LossRegularizerWhen to use
dirloss(y, α, t)Annealed KL divergenceStandard choice. The epoch counter t anneals the KL weight as min(1, t/10) — no tuning needed
dirloss_cor(y, α, t)Annealed KL + correct evidence termWhen training is slow or accuracy plateaus early — the correction helps samples stuck in low-evidence regions
fdirloss(y, α, p, τ)Brier score on allocation pWhen switching to the FDIR layer. No λ or epoch counter needed — the Brier regularizer is hyperparameter-free
dirmultloss(y, α)None (type II ML)When targets are count vectors instead of one-hot. Also usable with one-hot targets as a hyperparameter-free alternative to dirloss

Start with dirloss — it works well out of the box. The KL annealing (min(1, t/10)) ramps up over the first 10 epochs automatically.

Count/positive regression: pgloss, egloss, bnbloss, bbloss

These all follow the same pattern: NLL + λ · |error| · evidence.

LossEvidence termStart with λ
pglossα (Gamma shape)0.01-0.1
eglossα (Gamma shape)0.01-0.1
bnblossα+β (Beta concentration)0.01-0.1
bblossα+β (Beta concentration)0.01-0.1
ziplossαπ+βπ+α_λ (Beta + Gamma evidence)0.01-0.1
vmlossκ₀ (prior concentration)0.01-0.1

Set λ=0 to train with pure marginal NLL (no regularizer). This is a valid starting point — the marginal likelihood already balances fit and complexity. Add regularization (λ=0.01) if the model produces overconfident predictions.

Hyperparameter tips

Regularization weight λ

The regularization weight λ controls how strongly the model is penalized for being confident about wrong predictions.

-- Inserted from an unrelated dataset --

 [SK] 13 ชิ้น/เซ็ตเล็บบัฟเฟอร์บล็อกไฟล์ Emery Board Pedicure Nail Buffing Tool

  • Too low (λ → 0): model fits the data well but may be overconfident, especially on out-of-distribution inputs
  • Too high (λ → ∞): model becomes underconfident everywhere, predicting high uncertainty even where data is plentiful
  • Sweet spot: typically 0.001-0.1. Start with 0.01 and adjust based on calibration plots

Practical workflow:

  1. Start with λ=0 (pure NLL) to verify the model can fit your data
  2. Add λ=0.01 and check if uncertainty grows in data-sparse regions
  3. If uncertainty is too uniform, increase to λ=0.1
  4. If predictions degrade, reduce λ

Learning rate

Evidential layers are sensitive to learning rate. If uncertainty collapses to near-zero early in training, try reducing the learning rate. A good starting point is 1e-3 with AdamW.

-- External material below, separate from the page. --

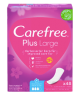 Carefree Slipeinlage Plus Large mit Frischeduf, Прокладки ежедневные Large Plus Fresh с ароматом свежести, 48 шт, 3 упаковки (144 шт)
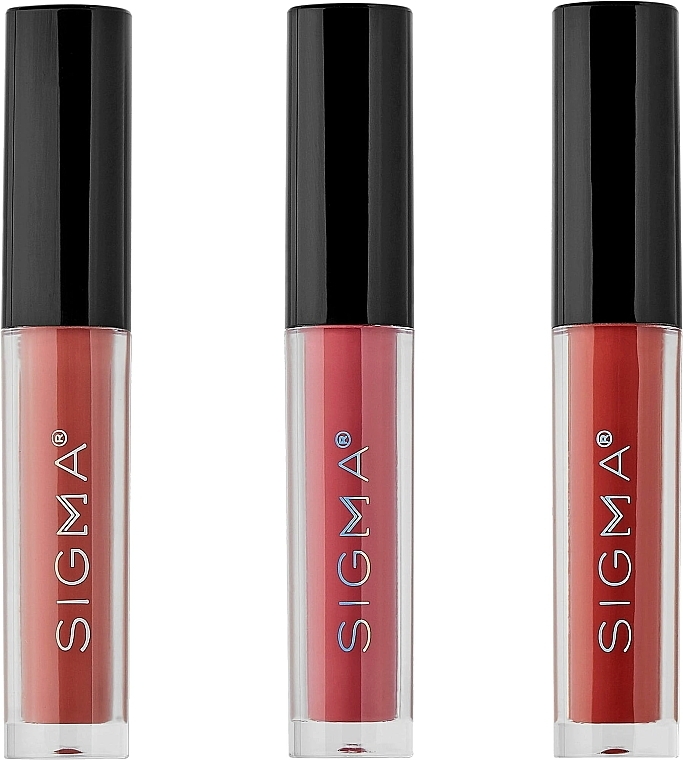 Lipstick Set - Sigma Beauty Kismatte Lip Trio (lipstick/3*1.4g) — photo N2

KL annealing (DIR / dirloss)

The dirloss epoch counter t anneals the KL weight as min(1.0, t/10). This means the KL regularizer is off at epoch 1, reaches half strength at epoch 5, and full strength at epoch 10+. This prevents the regularizer from dominating early training before the model has learned useful representations.

If your model converges quickly (< 50 epochs), the annealing happens fast enough. For very long training runs (thousands of epochs), the annealing is effectively instant and has no impact.